* _Required action_: Can you duplicate every one of the records below word for word, leaving the pictures out of your answer?

[Image-text web data]
==================================================

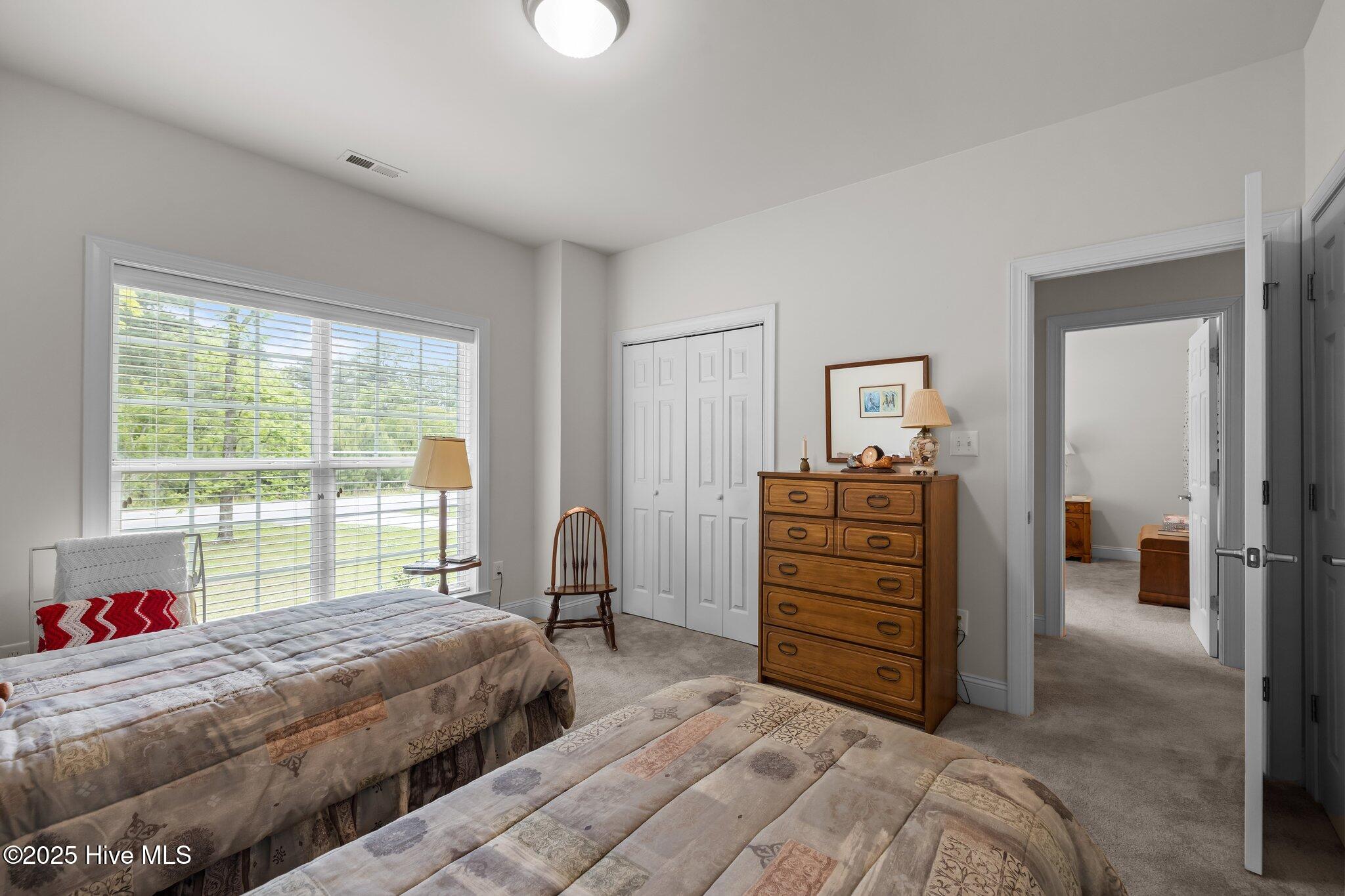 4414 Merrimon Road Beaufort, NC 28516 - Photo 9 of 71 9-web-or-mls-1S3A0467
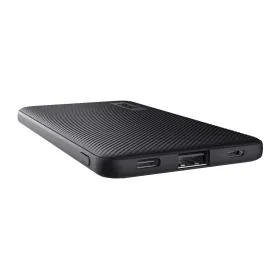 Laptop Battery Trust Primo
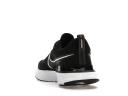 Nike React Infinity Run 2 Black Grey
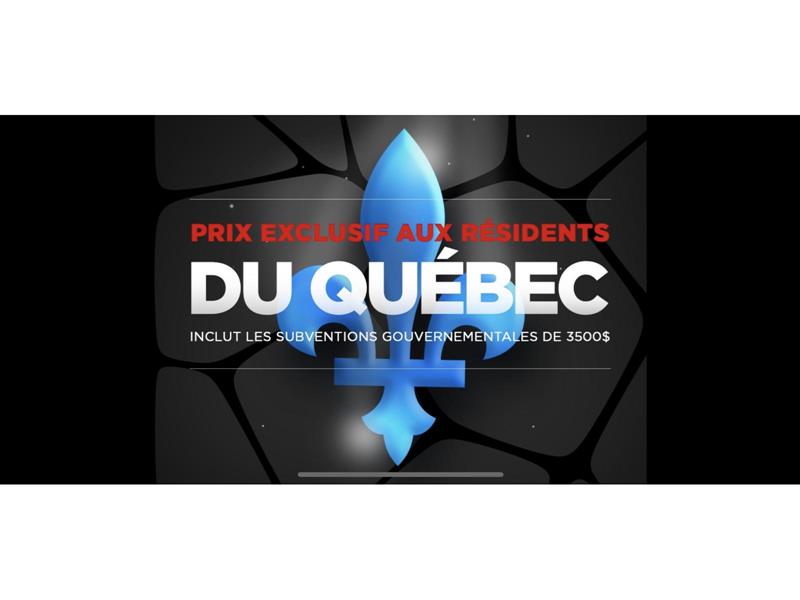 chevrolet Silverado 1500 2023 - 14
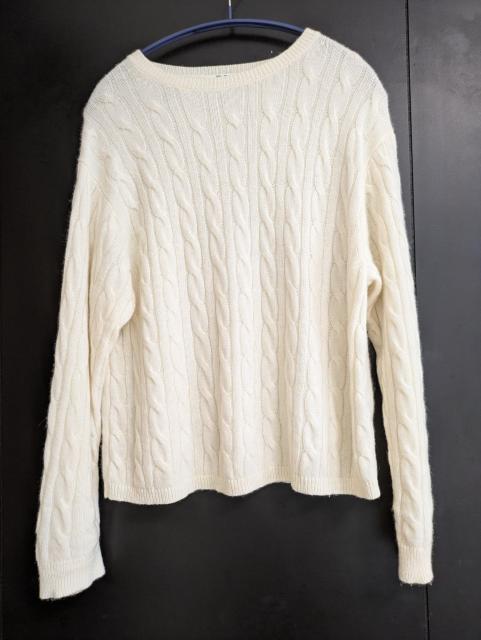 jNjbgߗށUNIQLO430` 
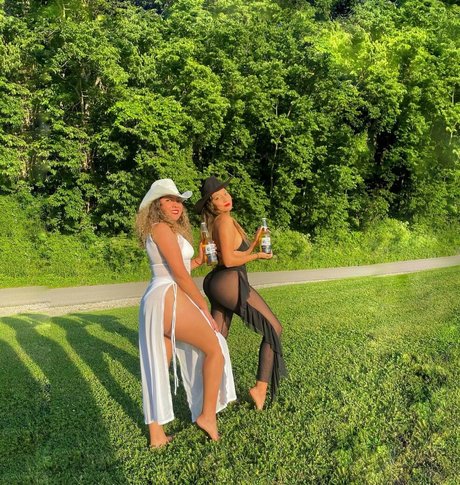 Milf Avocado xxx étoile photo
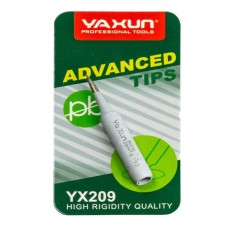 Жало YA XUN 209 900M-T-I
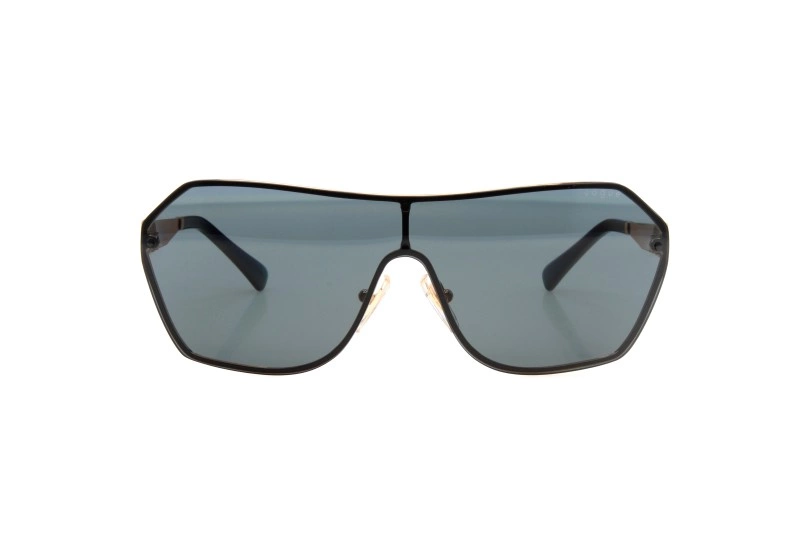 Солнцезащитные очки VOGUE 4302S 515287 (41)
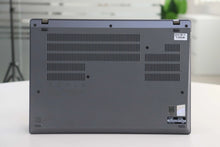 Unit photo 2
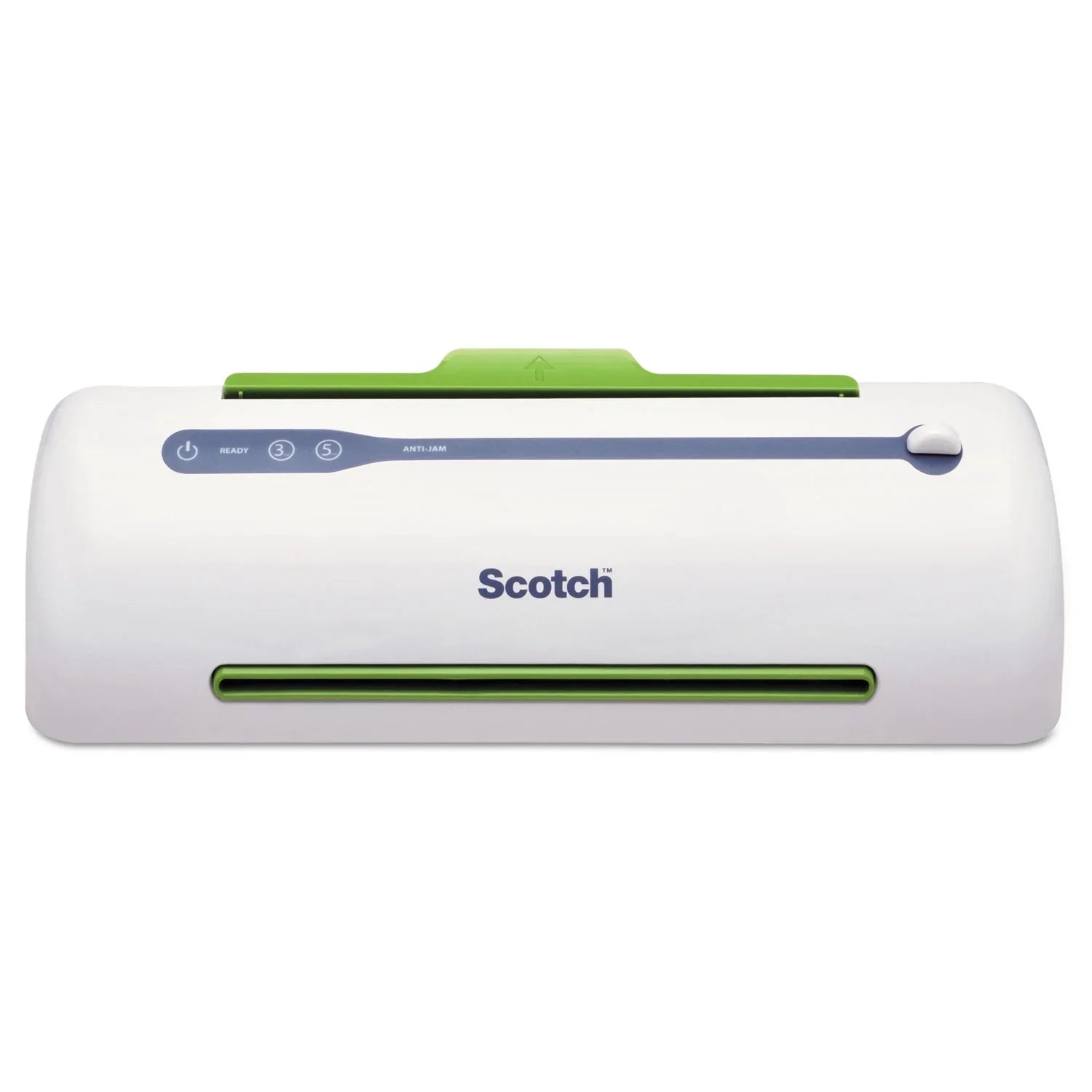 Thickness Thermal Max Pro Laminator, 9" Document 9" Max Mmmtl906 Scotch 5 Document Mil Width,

==================================================

* _Solution below_:
 4414 Merrimon Road Beaufort, NC 28516 - Photo 9 of 71 9-web-or-mls-1S3A0467
 Laptop Battery Trust Primo
 Nike React Infinity Run 2 Black Grey
 chevrolet Silverado 1500 2023 - 14
 jNjbgߗށUNIQLO430` 
 Milf Avocado xxx étoile photo
 Жало YA XUN 209 900M-T-I
 Солнцезащитные очки VOGUE 4302S 515287 (41)
 Unit photo 2
 Thickness Thermal Max Pro Laminator, 9" Document 9" Max Mmmtl906 Scotch 5 Document Mil Width,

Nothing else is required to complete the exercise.